RedShark News
Go up and down the housing estates of this glorious land and you might think that TV set size is chosen in inverse proportion to that of the living room. TV displays tend to dominate any room given the way we arrange our sofas toward them but anything more than 40-inches in your average habitation seems to feel like excess, especially when the screen is switched off and you’re left with a gaping plastic black rectangle.
This is the market which display makers are angling towards with new technology that renders the TV wafer thin – and roll uppable.
LG have been one of the leaders in this space, revealing successive prototypes over the last few years and which will form a centrepiece of its presence at the Consumer Electronics Show in Vegas come January, if Endgaget is to be believed.
There are no details on the internal documents the site claims to have seen but there are more than enough clues from what LG showed at CES last January.
This was a 65-inch 4K display that could be rolled up into a box the size of a soundbar.
It’s OLED, of course – or ROLED – the organic bits removing the necessity of a rigid back panel providing light to the screen. The company claims that a ‘high molecular substance-based polyimide film’ on the rear of the screen is the key to its flexibility. This also provides the additional benefit of allowing thinner construction.

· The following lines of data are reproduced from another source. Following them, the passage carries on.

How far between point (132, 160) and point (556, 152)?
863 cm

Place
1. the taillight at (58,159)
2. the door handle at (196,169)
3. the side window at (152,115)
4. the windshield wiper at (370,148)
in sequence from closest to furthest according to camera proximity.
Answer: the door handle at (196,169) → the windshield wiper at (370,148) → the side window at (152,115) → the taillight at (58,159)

In 2014, LG exhibited an earlier version which was 18-inches and HD only but so flexible it can be rolled into a tight tube just 3cm in diameter - a size that makes it inherently portable and clearly another useful application for the technology. Instead of reading the Metro on the Tube into town why not unfurl CNN?
LG returned in 2017 with a 55-inch concept weighing just 1.9kg which could be mounted on a wall and held in place using magnets.
LG’s 2018 0.18mm thin ‘wallpaper’ OLED is also light enough to be carried although quite how this is possible when the power unit (and speakers?) are contained within the box is not clear.
A neat gimmick is that as the display is rolled away into its box it exhibits different aspect ratios with the display switching from 16:9 to 21:9. The 2018 demo showed the panel leaving a strip about a quarter the screen’s total size, to show time, news updates or whatever smart home information you set it for.
It seems such screens need to be rolled, not folded flat. Perhaps that’s obvious, being less damaging to the underlying pixel structure, although if this is to become a commercial product this glitch, may need ironing out (pun intended).
Folding it flat would permanently damage it, and therefore the screen doesn't represent a chance for something many have lusted over for a while, an interactive video newspaper that feels just like the paper product.
Ironically, a wafer-thin cylinder would also make carrying mammoth displays through the front door and into a living room more possible, though they could always be put away afterwards.
A short throw projector could do the same black plastic saving trick but would arguably come with a bigger hardware footprint (especially if you include the projection screen).
Bendable tech like this is not new, nor is it exclusive to the Korean manufacturer. Sony and Samsung for example have had curved OLEDs on sale for a while and there’s a veritable battle among mobile handset makers to bring out ultra-flexible cell phones.
L|G, Apple, Huawei, LG, Motorola all have foldable phones in the works with Samsung touting its 2019 Galaxy X as a device that transitions from a phone to a tablet by combining two 3.5-inch screens into a single 7-inch one.